▽
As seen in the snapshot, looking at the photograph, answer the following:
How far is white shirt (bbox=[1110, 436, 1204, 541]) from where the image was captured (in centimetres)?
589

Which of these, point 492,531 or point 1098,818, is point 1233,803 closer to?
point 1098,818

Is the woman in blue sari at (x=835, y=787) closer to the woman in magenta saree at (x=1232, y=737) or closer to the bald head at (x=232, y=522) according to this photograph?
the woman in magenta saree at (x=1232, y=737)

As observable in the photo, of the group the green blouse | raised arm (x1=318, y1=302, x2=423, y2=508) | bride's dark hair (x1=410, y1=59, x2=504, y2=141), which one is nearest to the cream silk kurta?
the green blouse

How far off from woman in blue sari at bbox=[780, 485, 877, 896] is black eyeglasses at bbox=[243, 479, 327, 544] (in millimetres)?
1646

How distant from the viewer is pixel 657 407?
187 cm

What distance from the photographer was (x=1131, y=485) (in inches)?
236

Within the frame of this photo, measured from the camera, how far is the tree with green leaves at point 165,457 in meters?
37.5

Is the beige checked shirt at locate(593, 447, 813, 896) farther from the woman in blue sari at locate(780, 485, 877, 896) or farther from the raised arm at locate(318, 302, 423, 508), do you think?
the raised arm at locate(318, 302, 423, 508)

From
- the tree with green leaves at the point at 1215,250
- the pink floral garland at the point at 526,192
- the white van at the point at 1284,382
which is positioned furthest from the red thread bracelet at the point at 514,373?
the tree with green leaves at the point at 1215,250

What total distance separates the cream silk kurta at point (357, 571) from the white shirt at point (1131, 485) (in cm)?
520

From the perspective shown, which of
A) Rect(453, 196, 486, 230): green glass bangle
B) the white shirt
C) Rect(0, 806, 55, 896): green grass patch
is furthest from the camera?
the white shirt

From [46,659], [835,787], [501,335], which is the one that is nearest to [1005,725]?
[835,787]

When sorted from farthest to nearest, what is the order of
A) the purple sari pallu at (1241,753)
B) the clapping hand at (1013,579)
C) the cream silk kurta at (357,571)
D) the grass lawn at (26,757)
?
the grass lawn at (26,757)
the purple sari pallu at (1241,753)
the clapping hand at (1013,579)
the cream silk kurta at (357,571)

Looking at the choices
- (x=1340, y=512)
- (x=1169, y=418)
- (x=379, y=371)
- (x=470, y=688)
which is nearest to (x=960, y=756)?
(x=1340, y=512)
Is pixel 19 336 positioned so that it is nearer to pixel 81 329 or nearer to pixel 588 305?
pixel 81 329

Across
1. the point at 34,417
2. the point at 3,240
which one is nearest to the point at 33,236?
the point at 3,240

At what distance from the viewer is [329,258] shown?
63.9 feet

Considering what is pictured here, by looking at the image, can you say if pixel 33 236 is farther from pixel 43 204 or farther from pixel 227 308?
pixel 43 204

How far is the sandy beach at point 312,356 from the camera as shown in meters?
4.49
△
* [GIVEN EXERCISE]:
Copy out word for word everything above from the line containing "How far off" down through the end of the items, including both of those ends.

* [WRITTEN ANSWER]:
How far off from woman in blue sari at bbox=[780, 485, 877, 896] is black eyeglasses at bbox=[243, 479, 327, 544] (in millimetres)?
1646

How distant from the viewer is pixel 657 407?
187 cm

What distance from the photographer was (x=1131, y=485) (in inches)?
236

Within the frame of this photo, measured from the camera, how far is the tree with green leaves at point 165,457 in meters?
37.5

Is the beige checked shirt at locate(593, 447, 813, 896) farther from the woman in blue sari at locate(780, 485, 877, 896) or farther from the raised arm at locate(318, 302, 423, 508), do you think?
the raised arm at locate(318, 302, 423, 508)

From
- the tree with green leaves at the point at 1215,250
- the pink floral garland at the point at 526,192
- the white van at the point at 1284,382
which is positioned furthest from the red thread bracelet at the point at 514,373?
the tree with green leaves at the point at 1215,250

What total distance separates the cream silk kurta at point (357, 571) from the white shirt at point (1131, 485) (in cm)?
520

From the perspective shown, which of
A) Rect(453, 196, 486, 230): green glass bangle
B) the white shirt
C) Rect(0, 806, 55, 896): green grass patch
is furthest from the camera?
the white shirt

From [46,659], [835,787], [501,335], which is the one that is nearest to [1005,725]?
[835,787]

When sorted from farthest to nearest, what is the order of
A) the purple sari pallu at (1241,753)
B) the clapping hand at (1013,579)
C) the cream silk kurta at (357,571)
D) the grass lawn at (26,757)
?
the grass lawn at (26,757)
the purple sari pallu at (1241,753)
the clapping hand at (1013,579)
the cream silk kurta at (357,571)

Looking at the choices
- (x=1340, y=512)
- (x=1169, y=418)
- (x=379, y=371)
- (x=470, y=688)
which is nearest to (x=960, y=756)?
(x=1340, y=512)
Is pixel 19 336 positioned so that it is nearer to pixel 81 329 or nearer to pixel 588 305?
pixel 81 329

Across
1. the point at 34,417
2. the point at 3,240
which one is nearest to the point at 33,236?
the point at 3,240

At what distance from the viewer is [329,258] shown?
63.9 feet

Considering what is pictured here, by looking at the image, can you say if pixel 33 236 is farther from pixel 43 204 or farther from pixel 227 308?
pixel 43 204

How far is the sandy beach at point 312,356 from the camera as shown in meters?
4.49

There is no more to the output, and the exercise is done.